On Saturday night, the team got oh-so-close again.
Starter Roenis Elias battled through a stiff back and had allowed three runs after two innings, but he only surrendered one more in 5 1/3 frames.
"He actually settled down and threw the ball pretty decently for us," Mariners manager Lloyd McClendon said. "He certainly gave us a chance to win the ballgame. We just couldn't get the big hit for him."

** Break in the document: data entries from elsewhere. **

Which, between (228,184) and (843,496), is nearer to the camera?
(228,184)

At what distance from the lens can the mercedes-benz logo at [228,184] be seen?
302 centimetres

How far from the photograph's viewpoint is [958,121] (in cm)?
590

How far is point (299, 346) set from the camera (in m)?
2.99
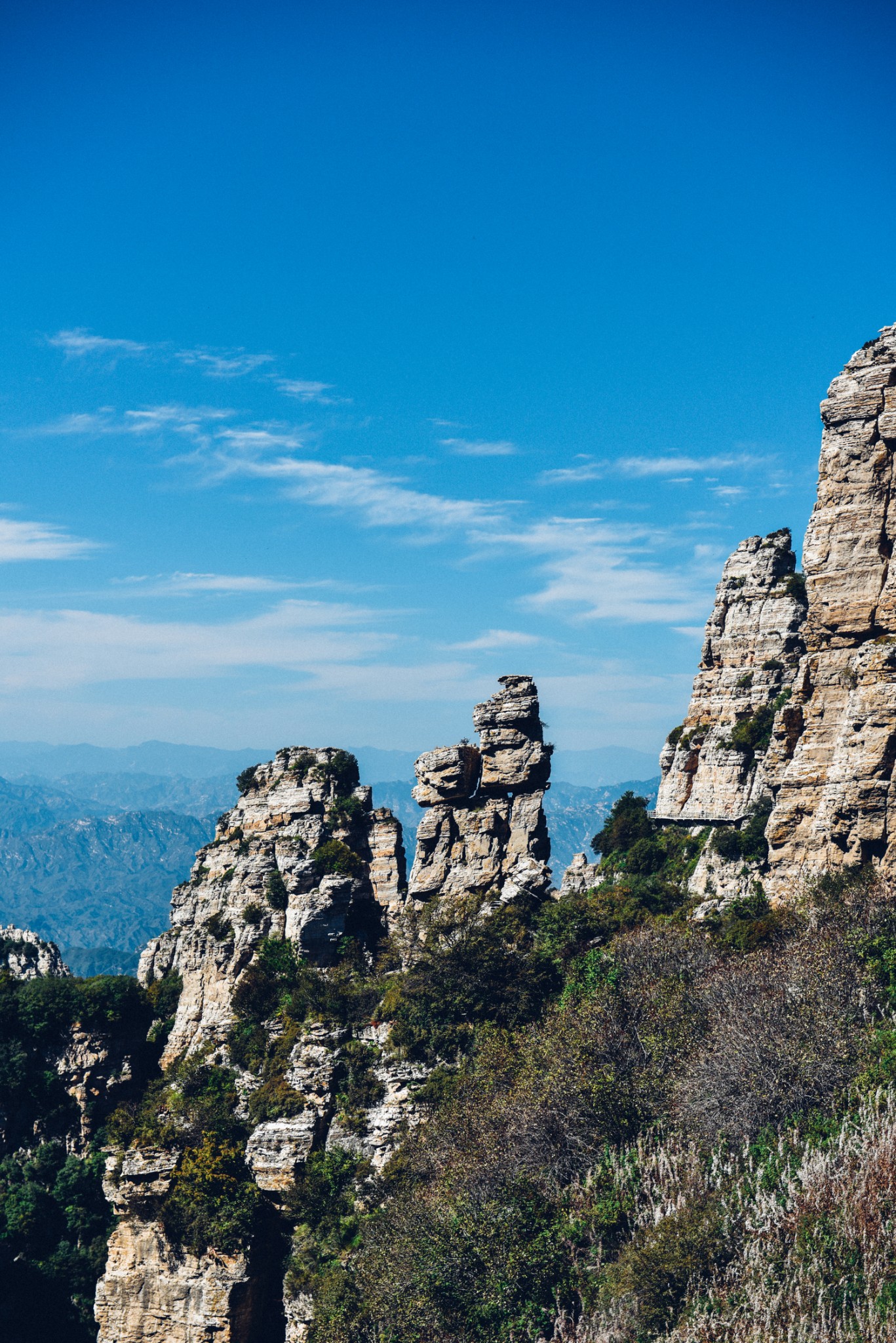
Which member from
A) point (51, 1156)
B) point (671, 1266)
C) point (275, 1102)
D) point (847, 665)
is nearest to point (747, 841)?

This was magnified in the bottom of the ninth, when Austin Jackson led off by beating out an infield grounder to third base that bounced high off the dirt and got the crowd of 32,287 going. Seth Smith was next and put a charge into a ball to deep right center field, but it was run down by David Murphy for the first out. Then Robinson Cano, who had homered in the third inning for the Mariners' first two runs, hit a hard grounder up the middle only to see it fielded by shortstop Jose Ramirez and turned into a game-ending double play.
"It didn't happen," McClendon said. "In the ninth inning, we hit the ball extremely hard, and it didn't happen. That's the way it goes."
But there were good signs. Cano's homer, for example.
After a Smith worked a one-out walk from Indians starter Shaun Marcum, Cano lined a ball into the right-field seats for his first homer since April 14, a span of 171 plate appearances.
"Robbie's been swinging the bat better," McClendon said. "It carried over tonight. Hopefully he's turned the page, and that's big for us. When we've got [the] 3-4-5 swinging the bats the way we're capable of swinging it, we're a different ballclub."
McClendon was also referring to the fact that third baseman and usual No. 5 hitter Kyle Seager went 2-for-3 with two doubles and a walk.
"I felt we had opportunities tonight," McClendon said. "We just couldn't get it done. It certainly wasn't from a lack of effort."